Diante disso, o governo do Estado de São Paulo está requerendo uma intervenção na Enel. “Não sabemos exatamente o conteúdo do contrato de concessão da Enel com o governo federal, mas entende-se nas entrelinhas que, se houve um acordo prévio entre a empresa que saiu (Eletropaulo) e a que entrou (Enel), os projetos de melhorias deveriam ser seguidos. Enterrar a fiação sempre é o melhor caminho, mas, em razão das declarações do CEO da Enel, creio que isto não vai ocorrer. A Aneel deve tomar providencias a este respeito, o que está sendo muito demorado. Não se sabe as razões de tanta demora por parte da agência reguladora, mesmo estando sob pressão do governo do Estado de São Paulo e do município”, afirma.

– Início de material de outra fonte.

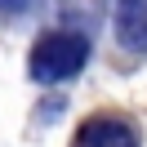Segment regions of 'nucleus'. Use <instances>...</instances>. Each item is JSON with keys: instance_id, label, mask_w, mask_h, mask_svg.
<instances>
[{"instance_id": "obj_1", "label": "nucleus", "mask_w": 147, "mask_h": 147, "mask_svg": "<svg viewBox=\"0 0 147 147\" xmlns=\"http://www.w3.org/2000/svg\"><path fill=\"white\" fill-rule=\"evenodd\" d=\"M89 58V40L76 36V31H49L36 49H31V80L40 85H58V80H71L76 71L85 67Z\"/></svg>"}, {"instance_id": "obj_2", "label": "nucleus", "mask_w": 147, "mask_h": 147, "mask_svg": "<svg viewBox=\"0 0 147 147\" xmlns=\"http://www.w3.org/2000/svg\"><path fill=\"white\" fill-rule=\"evenodd\" d=\"M76 147H138V129L120 116H89L76 129Z\"/></svg>"}, {"instance_id": "obj_3", "label": "nucleus", "mask_w": 147, "mask_h": 147, "mask_svg": "<svg viewBox=\"0 0 147 147\" xmlns=\"http://www.w3.org/2000/svg\"><path fill=\"white\" fill-rule=\"evenodd\" d=\"M116 36L125 49L147 54V0H116Z\"/></svg>"}, {"instance_id": "obj_4", "label": "nucleus", "mask_w": 147, "mask_h": 147, "mask_svg": "<svg viewBox=\"0 0 147 147\" xmlns=\"http://www.w3.org/2000/svg\"><path fill=\"white\" fill-rule=\"evenodd\" d=\"M0 9H5V13H22V9H27V0H0Z\"/></svg>"}]
</instances>
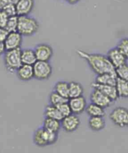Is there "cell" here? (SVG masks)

Quando se fala na poda de árvores que atrapalham a fiação elétrica, ele esclarece que a responsável é a Enel. “Nos casos de árvores que apresentam riscos de queda, a responsabilidade é da prefeitura, mas, para que a prefeitura tome medidas, elas devem ser solicitadas pelo cidadão ou pela própria Enel. Ocorre que não existe um canal de comunicação entre a Enel e a prefeitura para casos de árvores com risco de queda. Com a redução do quadro de funcionários da Enel em razão da quase total terceirização, isto não ocorre, portanto entende-se que há omissão por parte da Enel nas questões que envolvem árvores condenadas”, analisa.

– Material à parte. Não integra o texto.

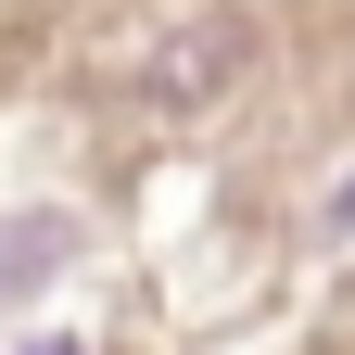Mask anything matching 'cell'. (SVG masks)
Here are the masks:
<instances>
[{"label": "cell", "instance_id": "obj_1", "mask_svg": "<svg viewBox=\"0 0 355 355\" xmlns=\"http://www.w3.org/2000/svg\"><path fill=\"white\" fill-rule=\"evenodd\" d=\"M51 266H64V216H26V229L0 241V304H13V292H38Z\"/></svg>", "mask_w": 355, "mask_h": 355}]
</instances>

Contudo ele explica que a interrupção do serviço elétrico causada por eventos climáticos é passível de multa para as concessionárias de energia. “O Procon-SP multou a Enel por fatos anteriores. Ela tem mais de R$ 12 milhões em multas aplicadas pela entidade, porém não pagou. Quem pode ter maior poder de penalização é a Aneel. Ocorre que não há notícias de que a agência federal tenha adotado qualquer medida em face da Enel”, observa.
Outro problema detectado no pós-apagão em São Paulo é o péssimo atendimento telefônico prestado pela concessionária ao consumidor. “Conforme relato de alguns consumidores em entrevistas, os atendentes da Enel ameaçaram os clientes dizendo que se a denúncia fosse falsa, a empresa iria processá-los. Este tratamento é no mínimo ridículo e não cabe a uma empresa concessionária de serviços necessários. O consumidor deve procurar os órgãos de defesa. Infelizmente, a Aneel não adota qualquer providência e não se pode esquecer que ela é o órgão regulador”, conclui.